Thoughts on the New Zealand massacre from a counselor

Obviously you know the news by now from New Zealand: 50 people killed. Muslim worshippers at two different mosques. Suspected gunman with white supremacist, anti-Muslim beliefs with 5 legally purchased weapons, two of which were semi-automatic assault rifles. Hopefully, regardless of your own religious affiliation, your heart is broken and you are outraged.

I remember how shaken I felt after the Las Vegas massacre in 2017. The death count of this new massacre is nearly as high, but this time it is on the opposite side of the world and against people of a religion most of us do not identify with. What impact does this have on our concern? Our compassion? Or the ever-timely question of what we can do to make change?

I recall to mind exchanges I used to have with a counseling client, a boy nearing adolescence who was quite small for his age but quite big for his britches. Now, typically my approach is very client-centered and client-led, and I create a lot of space for the person’s beliefs and working out issues at their own pace, not the pace I wish they would go at. I was very challenged by this with this client.

One day my client came in complaining about, and even mocking, some of the new neighbors on his street and the kids in his class. He hated their accents. He hated how they weren’t up to speed on the American things he found important. My client (who was, by the way, a quarter black and I wondered about the internalized racism he must experience) lived in a very white suburb and to the best of my knowledge, it seemed this suburb was suddenly and uncomfortably diversifying particularly with a population of immigrants who also happened to be Muslim. My client’s family did not like this.

Sounds like New Zealand. Sounds like America.

□ □ □ □

YOUR TASKS:
(a) Answer these questions using the post on the New Zealand massacre:
(i) How many people were killed?
(ii) Which earlier massacre does the writer remember feeling shaken by?
(iii) What kind of suburb did the client live in?
(b) Extend the post on the New Zealand massacre with a few paragraphs that pick up right after its last line.
The entries after this point come from a separate source.

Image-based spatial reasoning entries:
□ □ □ □

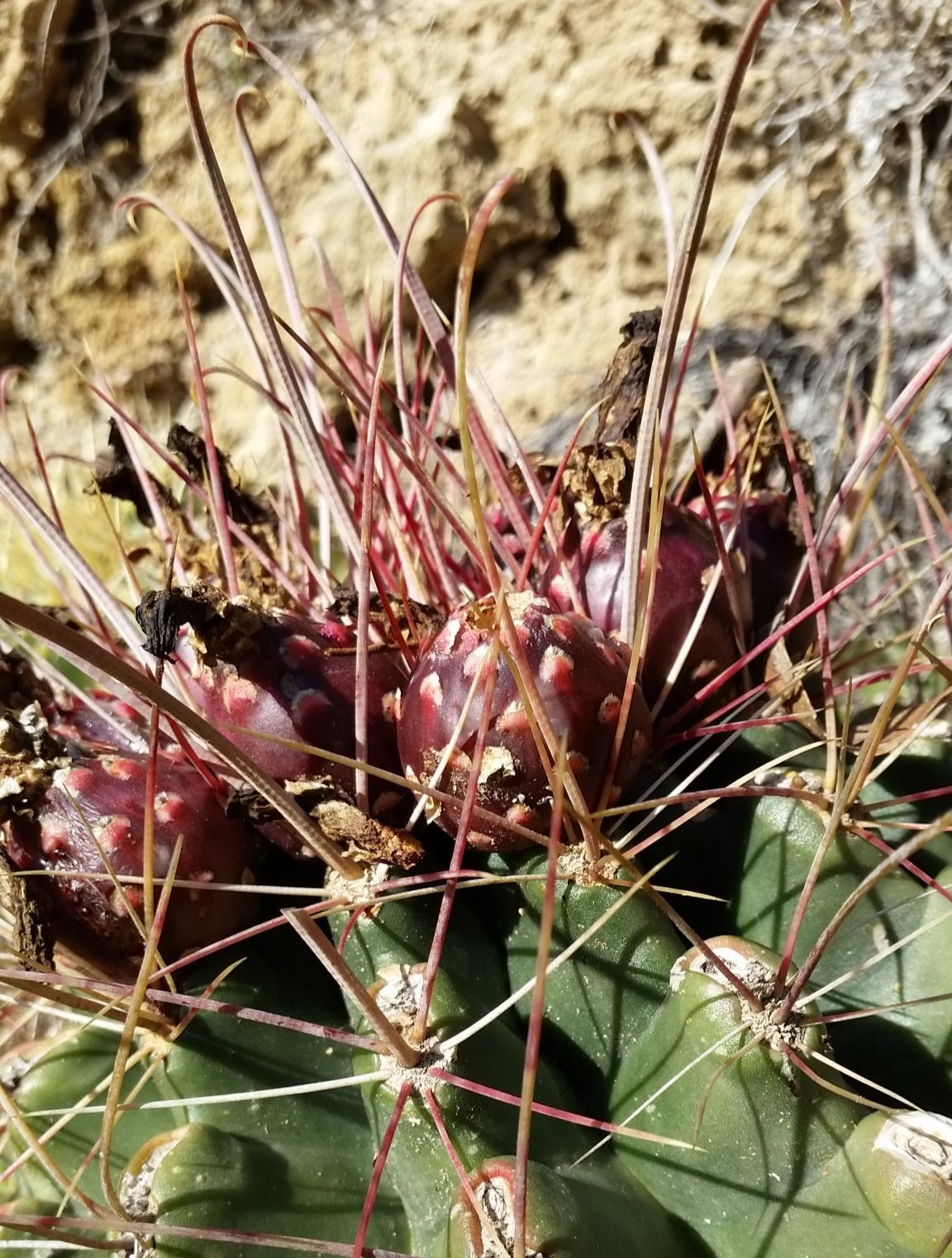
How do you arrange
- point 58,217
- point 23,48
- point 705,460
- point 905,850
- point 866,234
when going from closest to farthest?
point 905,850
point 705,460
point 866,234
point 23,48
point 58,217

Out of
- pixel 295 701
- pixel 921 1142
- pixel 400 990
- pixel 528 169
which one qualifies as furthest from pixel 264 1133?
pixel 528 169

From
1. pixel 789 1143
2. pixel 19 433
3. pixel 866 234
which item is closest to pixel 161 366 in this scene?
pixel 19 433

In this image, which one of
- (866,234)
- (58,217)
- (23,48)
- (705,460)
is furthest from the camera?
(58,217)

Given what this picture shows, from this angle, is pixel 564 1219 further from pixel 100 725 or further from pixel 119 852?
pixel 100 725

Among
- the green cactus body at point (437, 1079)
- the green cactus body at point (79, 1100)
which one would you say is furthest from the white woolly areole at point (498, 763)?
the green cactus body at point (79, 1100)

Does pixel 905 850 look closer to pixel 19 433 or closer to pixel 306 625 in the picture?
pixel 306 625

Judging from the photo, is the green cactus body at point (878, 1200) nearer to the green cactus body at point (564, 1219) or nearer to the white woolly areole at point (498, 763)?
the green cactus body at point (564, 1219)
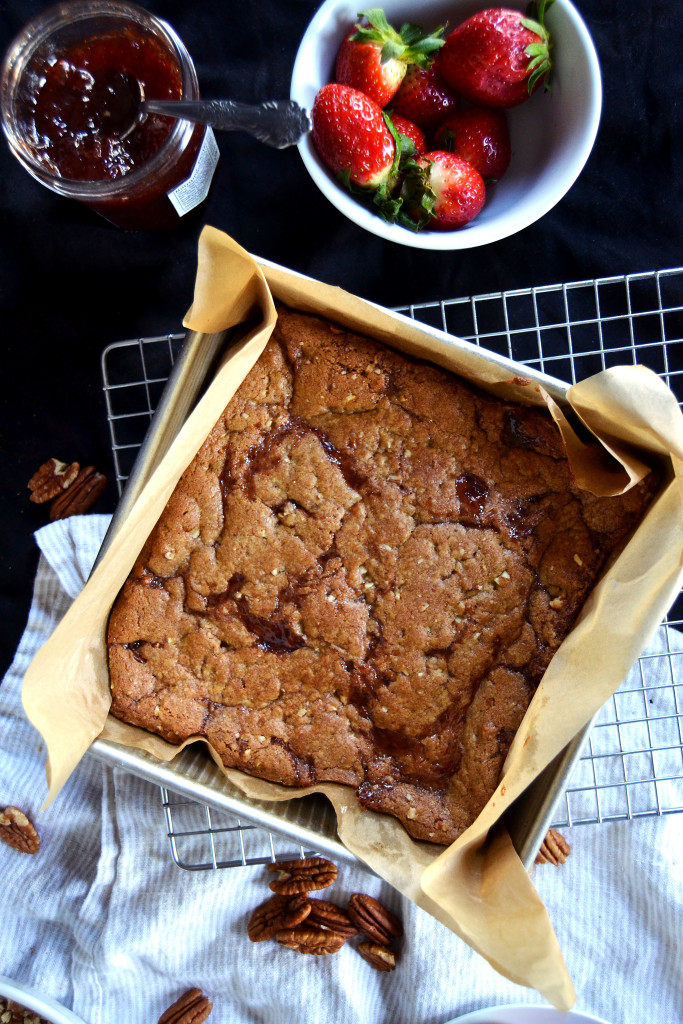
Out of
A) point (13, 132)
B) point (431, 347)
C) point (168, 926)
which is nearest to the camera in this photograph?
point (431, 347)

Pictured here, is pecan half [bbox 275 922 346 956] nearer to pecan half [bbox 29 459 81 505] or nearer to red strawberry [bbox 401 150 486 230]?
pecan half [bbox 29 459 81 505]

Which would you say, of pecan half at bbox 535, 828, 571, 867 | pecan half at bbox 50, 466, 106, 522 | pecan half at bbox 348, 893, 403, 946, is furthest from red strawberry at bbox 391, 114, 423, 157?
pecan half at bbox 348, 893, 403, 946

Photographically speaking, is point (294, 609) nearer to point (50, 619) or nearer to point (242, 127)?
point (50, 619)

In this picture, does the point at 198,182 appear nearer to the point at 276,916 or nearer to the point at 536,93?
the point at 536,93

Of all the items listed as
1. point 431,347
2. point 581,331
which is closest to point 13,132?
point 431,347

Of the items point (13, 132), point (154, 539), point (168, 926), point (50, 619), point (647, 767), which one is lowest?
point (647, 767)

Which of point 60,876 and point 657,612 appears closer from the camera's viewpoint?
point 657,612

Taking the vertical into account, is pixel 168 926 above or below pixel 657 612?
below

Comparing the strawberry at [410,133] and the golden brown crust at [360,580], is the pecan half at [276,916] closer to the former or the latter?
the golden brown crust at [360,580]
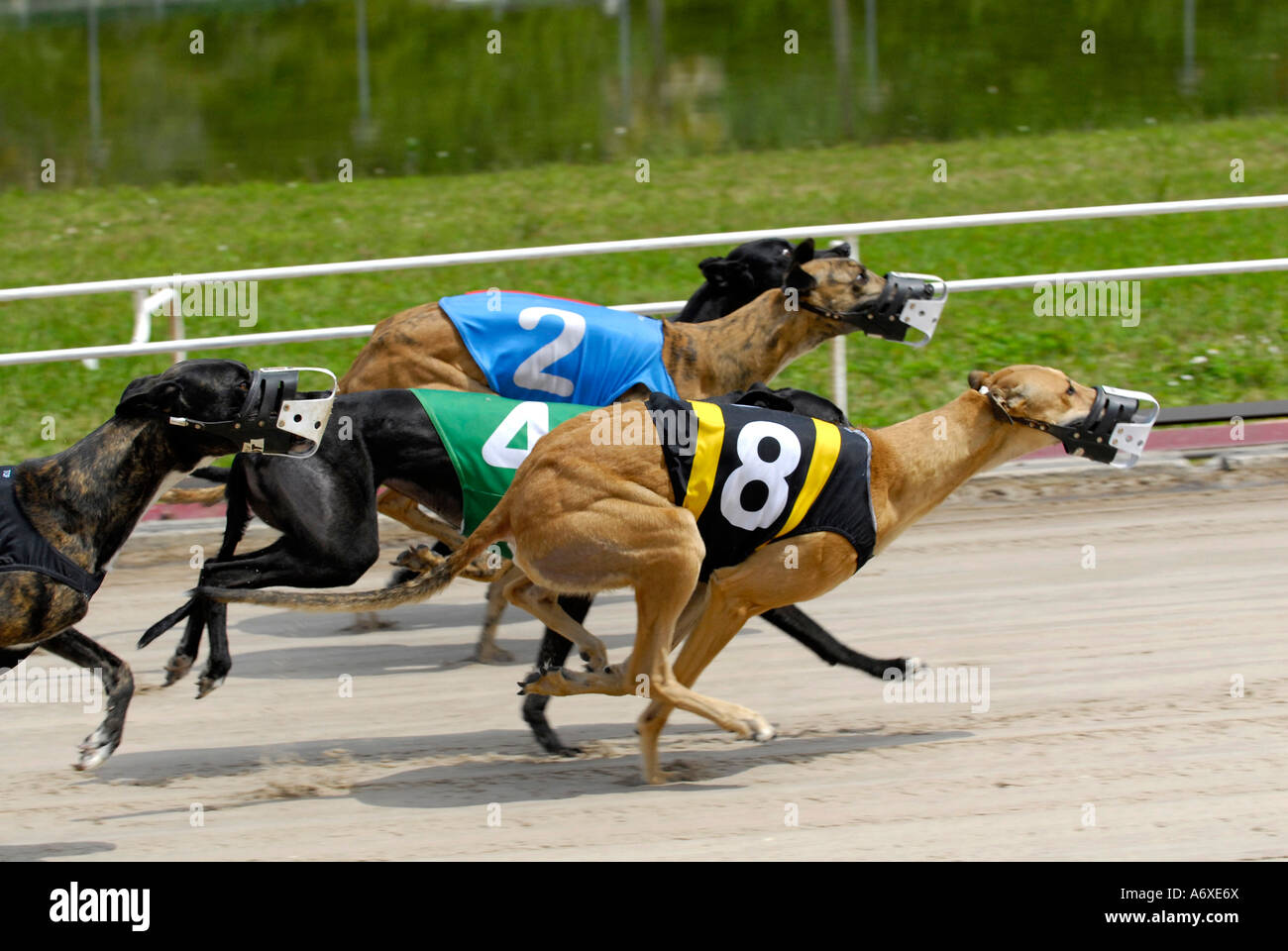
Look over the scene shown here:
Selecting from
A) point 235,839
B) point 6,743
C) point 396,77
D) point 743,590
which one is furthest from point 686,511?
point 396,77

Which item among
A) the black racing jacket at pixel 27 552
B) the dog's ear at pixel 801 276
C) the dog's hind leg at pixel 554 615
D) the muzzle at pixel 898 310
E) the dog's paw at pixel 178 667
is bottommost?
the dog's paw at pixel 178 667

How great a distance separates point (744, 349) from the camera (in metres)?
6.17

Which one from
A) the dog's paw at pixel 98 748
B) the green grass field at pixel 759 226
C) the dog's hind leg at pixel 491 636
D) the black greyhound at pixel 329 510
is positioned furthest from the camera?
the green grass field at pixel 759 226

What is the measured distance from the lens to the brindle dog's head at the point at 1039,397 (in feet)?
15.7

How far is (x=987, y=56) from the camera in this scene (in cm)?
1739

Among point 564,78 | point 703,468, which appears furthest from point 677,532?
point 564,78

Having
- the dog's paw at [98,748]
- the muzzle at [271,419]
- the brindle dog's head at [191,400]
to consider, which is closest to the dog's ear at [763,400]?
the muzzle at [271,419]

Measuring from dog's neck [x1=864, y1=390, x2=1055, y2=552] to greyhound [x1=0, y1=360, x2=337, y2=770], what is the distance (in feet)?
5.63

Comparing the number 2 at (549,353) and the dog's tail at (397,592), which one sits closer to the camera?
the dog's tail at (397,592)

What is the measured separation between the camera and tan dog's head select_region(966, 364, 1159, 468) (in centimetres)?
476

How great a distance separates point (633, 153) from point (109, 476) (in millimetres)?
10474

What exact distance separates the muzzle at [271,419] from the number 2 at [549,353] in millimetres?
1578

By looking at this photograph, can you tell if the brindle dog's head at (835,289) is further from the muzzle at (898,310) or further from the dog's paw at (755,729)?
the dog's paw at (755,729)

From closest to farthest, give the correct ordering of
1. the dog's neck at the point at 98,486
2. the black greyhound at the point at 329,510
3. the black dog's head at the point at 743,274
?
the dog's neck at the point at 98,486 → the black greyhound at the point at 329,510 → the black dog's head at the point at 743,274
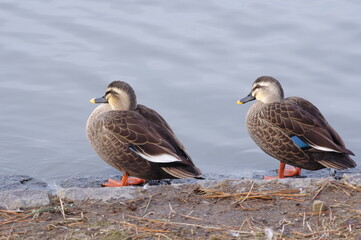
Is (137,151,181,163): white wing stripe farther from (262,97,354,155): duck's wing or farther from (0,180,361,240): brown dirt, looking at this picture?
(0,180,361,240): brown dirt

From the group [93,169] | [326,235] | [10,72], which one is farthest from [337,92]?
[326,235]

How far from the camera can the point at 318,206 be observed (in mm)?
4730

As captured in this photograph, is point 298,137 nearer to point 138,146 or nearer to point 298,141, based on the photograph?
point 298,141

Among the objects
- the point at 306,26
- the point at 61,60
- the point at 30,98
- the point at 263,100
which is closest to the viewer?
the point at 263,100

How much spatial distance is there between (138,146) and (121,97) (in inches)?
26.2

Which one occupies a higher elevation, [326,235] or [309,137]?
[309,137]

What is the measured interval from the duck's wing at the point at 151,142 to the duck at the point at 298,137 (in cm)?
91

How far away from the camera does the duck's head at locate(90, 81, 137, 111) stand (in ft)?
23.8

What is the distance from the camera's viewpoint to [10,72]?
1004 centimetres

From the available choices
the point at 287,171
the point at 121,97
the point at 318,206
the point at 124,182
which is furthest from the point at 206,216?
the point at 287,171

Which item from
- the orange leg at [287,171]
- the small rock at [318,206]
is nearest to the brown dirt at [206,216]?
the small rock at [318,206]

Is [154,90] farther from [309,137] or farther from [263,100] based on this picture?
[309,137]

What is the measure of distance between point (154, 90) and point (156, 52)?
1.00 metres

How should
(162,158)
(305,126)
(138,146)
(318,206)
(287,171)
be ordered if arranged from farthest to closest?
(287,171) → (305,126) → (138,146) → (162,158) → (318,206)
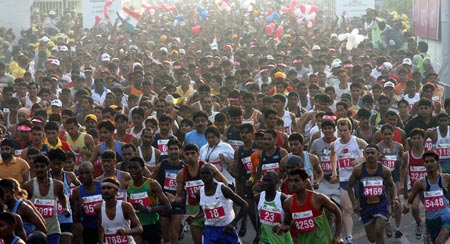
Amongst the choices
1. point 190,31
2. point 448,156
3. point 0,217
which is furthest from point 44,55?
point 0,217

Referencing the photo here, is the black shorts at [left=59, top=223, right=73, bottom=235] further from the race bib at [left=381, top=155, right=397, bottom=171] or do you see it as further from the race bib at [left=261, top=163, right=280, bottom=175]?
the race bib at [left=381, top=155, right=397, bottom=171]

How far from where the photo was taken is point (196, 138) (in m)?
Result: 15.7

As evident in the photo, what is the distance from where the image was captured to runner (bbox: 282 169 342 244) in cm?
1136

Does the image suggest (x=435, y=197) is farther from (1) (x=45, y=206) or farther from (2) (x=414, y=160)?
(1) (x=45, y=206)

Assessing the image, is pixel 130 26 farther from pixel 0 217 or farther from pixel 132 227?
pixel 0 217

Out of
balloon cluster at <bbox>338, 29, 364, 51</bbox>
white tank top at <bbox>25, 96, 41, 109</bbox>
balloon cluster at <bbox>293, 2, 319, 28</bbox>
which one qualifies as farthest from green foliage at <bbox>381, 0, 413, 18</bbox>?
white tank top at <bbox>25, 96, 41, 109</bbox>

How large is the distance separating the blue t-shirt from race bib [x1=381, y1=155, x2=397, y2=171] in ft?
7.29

□ □ □ □

RESPONSES TO THE TASKS:
(a)
(i) 50 people.
(ii) The Las Vegas massacre in 2017.
(iii) A very white suburb.

(b)
My client would sometimes tell me about the things he was learning from his stepgrandma and how he was learning to distrust all the things he was learning in his public school. She told him the textbooks he studied were wrong. She told him that Democrats were actually the party of racists. She told him that the Qu’ran was filled with commandments to kill the infidel and about jihad and that Muslims were dangerous, bad people.

I remember the first time I met a Muslim and actually got to know her. I was raised on the same rhetoric that my client was hearing, and I learned a very one-sided view of Islam. I also came of age around the 9/11 terrorist attacks, which shaped my understanding of who Muslims were. In college, I was befriended by a sweet Muslim girl, because she happened to be the dorm neighbor of my best friend. She wore a head scarf almost all the time but would sometimes take it off in the safety of the all-female dorm hall. She had a smile to melt your heart, a warm and kind spirit, and a disarming tendency that drew you in. At the age of 18, my encounters with her were my first step toward a radical change in my exclusivistic Christian views and toward interfaith thinking.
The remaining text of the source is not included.